== Segment start ==

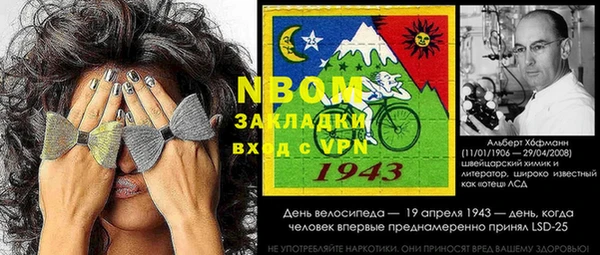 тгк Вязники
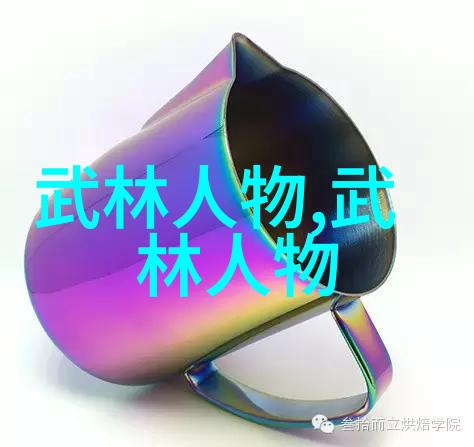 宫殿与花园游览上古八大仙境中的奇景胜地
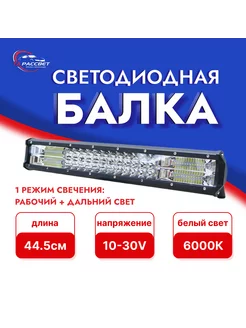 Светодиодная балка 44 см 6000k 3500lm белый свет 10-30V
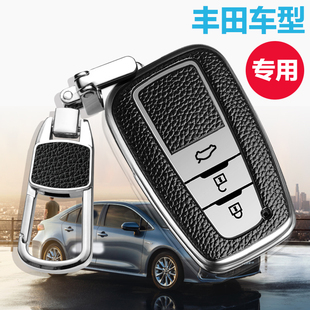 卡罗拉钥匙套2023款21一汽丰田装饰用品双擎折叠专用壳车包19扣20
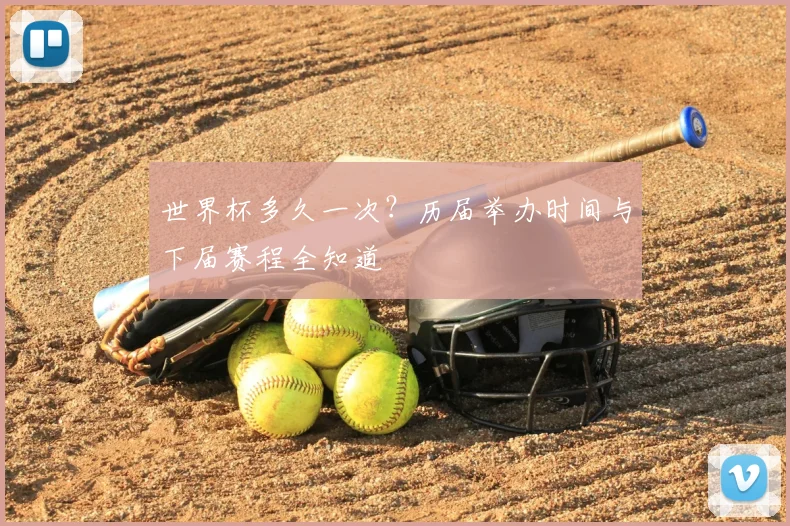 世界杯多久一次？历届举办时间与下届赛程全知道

== Segment end ==

**Activity**
Reproduce the listing word for word, but keep the pictures out of it.

**Written reply**
 тгк Вязники
 宫殿与花园游览上古八大仙境中的奇景胜地
 Светодиодная балка 44 см 6000k 3500lm белый свет 10-30V
 卡罗拉钥匙套2023款21一汽丰田装饰用品双擎折叠专用壳车包19扣20
 世界杯多久一次？历届举办时间与下届赛程全知道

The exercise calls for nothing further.